When you shift from problem thinking to curious thinking, your mindset becomes driven by interest, which is more helpful for you and the upset person. When someone you care about is having a hard time, try to understand how and why they feel that way. Think about when you’re upset. How is it that you like to be comforted?
2. Try to Remember a Time You Felt the Same Way
Empathy is when you put yourself in another person’s shoes and imagine what it must be like to be in their situation. Empathy is an important skill to implement for many reasons; it’s beneficial for managing yourself while another person is upset. Remember when you wore the same shoes instead of just putting yourself in someone else’s shoes.
Try to remember a time when you struggled similarly with difficult emotions. This is a valuable way to appreciate someone else’s hard time because it’s based on your own experiences. The more you can relate to their struggles, the better your odds of being genuinely helpful and supportive, not to mention being less reactive and emotional yourself.
3. Practice Reflective Listening
People struggling emotionally don’t want you to fix their pain; they want to feel understood. This takes the pressure off you to think you need to solve another person’s problem and permits you to listen. So, how do we get out of the fixing mindset and help people feel understood? Practice a technique called reflective listening. Reflective listening means that when someone tells you something, you reflect back to them what they said, either literally or with your own understanding.
The value of reflecting back on what someone said is that it helps them feel like you are with them, that you’re connected and understanding. By mirroring someone’s experience, you’re giving them something far more valuable than advice—you’re giving them a genuine connection.
4. Validate Your Own Emotions
One of the hardest things about being in the presence of an anxious person is the emotions they tend to stir up in us. When deep into a spiral of challenging feelings, having enough emotional bandwidth to navigate our mood and that of someone else is tough. This is why we often react to other people’s moods in a way that isn’t helpful to them or the relationship. Getting better at noticing and managing ourselves early is helpful, and we do this through validation. Validation means acknowledging our emotions and reminding ourselves that they’re OK and perfectly reasonable.
If you are in the presence of an anxious person, acknowledge that you’re feeling annoyed or frustrated, and remind yourself that it’s OK and natural to feel whatever way you feel. Later ask yourself what the most helpful way to move forward might be.
5. Remember: It’s Not Your Responsibility
A mistake I see people make when trying to deal effectively with other people’s problems is taking responsibility for how the other person feels. In short, because you can’t control how someone feels, you’re not responsible for them. So much unnecessary struggle, conflict, and energy come from a fundamental misunderstanding about what’s really under our control.
It is truly amazing how much energy gets freed up when you remove the burden of excess responsibility from yourself. When you stop expecting yourself to make someone else feel better, you can start taking fundamental steps to connect with them in a heartfelt way and become genuinely supportive.
Painful emotions are hard to deal with—both in ourselves and in the people we care about. While it’s impossible to “fix” others’ emotional struggles, there are a handful of practical skills you can learn to help you be more supportive and helpful. Skills like self-validation and reflective listening will help you stay calm and objective instead of reactive and impulsive in the face of other people’s problems.

▸ SUPPLIED RECORDS:

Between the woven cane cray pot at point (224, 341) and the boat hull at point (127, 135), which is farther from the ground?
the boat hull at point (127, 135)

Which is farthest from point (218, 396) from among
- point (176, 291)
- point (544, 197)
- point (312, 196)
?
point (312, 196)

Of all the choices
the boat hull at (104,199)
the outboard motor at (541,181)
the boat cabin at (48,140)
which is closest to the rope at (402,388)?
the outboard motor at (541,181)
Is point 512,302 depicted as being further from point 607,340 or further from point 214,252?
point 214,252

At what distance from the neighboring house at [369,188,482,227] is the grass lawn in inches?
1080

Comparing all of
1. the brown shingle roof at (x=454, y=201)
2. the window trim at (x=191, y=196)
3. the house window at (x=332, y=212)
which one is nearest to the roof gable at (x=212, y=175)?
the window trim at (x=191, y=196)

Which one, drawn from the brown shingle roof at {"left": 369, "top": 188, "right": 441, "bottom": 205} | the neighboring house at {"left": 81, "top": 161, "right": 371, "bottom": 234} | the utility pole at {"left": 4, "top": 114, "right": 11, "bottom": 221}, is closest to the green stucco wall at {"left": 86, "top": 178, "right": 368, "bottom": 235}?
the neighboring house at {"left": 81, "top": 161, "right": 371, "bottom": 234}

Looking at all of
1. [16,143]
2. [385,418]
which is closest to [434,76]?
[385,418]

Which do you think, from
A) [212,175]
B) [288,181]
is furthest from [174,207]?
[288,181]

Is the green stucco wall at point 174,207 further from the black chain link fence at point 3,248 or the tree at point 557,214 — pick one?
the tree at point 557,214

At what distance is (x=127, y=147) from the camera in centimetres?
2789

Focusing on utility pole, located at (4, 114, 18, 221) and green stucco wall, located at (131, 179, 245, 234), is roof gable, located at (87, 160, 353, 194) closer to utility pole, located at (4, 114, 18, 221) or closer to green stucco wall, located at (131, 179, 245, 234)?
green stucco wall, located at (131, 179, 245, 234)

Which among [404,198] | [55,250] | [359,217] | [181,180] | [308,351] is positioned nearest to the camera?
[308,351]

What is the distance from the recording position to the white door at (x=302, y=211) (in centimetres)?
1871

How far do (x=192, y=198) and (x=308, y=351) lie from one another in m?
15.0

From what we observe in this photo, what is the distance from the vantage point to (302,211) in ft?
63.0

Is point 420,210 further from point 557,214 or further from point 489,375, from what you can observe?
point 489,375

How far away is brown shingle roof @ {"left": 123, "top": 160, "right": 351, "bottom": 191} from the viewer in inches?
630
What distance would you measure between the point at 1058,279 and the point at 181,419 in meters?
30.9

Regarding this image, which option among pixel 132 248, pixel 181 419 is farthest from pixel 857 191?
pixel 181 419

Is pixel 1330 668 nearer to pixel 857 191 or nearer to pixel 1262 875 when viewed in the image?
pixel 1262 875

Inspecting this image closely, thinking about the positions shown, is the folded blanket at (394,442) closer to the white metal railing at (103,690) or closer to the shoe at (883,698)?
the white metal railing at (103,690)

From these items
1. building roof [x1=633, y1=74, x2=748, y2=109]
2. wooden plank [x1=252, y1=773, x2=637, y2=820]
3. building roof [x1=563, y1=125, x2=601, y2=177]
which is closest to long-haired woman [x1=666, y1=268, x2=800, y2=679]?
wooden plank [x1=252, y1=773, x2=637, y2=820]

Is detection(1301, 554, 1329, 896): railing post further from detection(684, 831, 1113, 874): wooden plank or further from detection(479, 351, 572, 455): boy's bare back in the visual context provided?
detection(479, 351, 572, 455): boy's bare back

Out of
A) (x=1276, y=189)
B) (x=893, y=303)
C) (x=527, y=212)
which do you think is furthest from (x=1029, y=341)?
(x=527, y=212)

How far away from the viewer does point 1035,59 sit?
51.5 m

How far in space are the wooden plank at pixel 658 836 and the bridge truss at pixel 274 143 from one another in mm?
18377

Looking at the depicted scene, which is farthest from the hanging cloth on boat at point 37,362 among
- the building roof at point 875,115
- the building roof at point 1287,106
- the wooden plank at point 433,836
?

▸ HOW TO COMPLETE THIS TASK: Could you copy the part of the passage on supporting an upset person that runs from "If you are in" up to and including "forward might be."?

▸ RESULT FOR THIS TASK:
If you are in the presence of an anxious person, acknowledge that you’re feeling annoyed or frustrated, and remind yourself that it’s OK and natural to feel whatever way you feel. Later ask yourself what the most helpful way to move forward might be.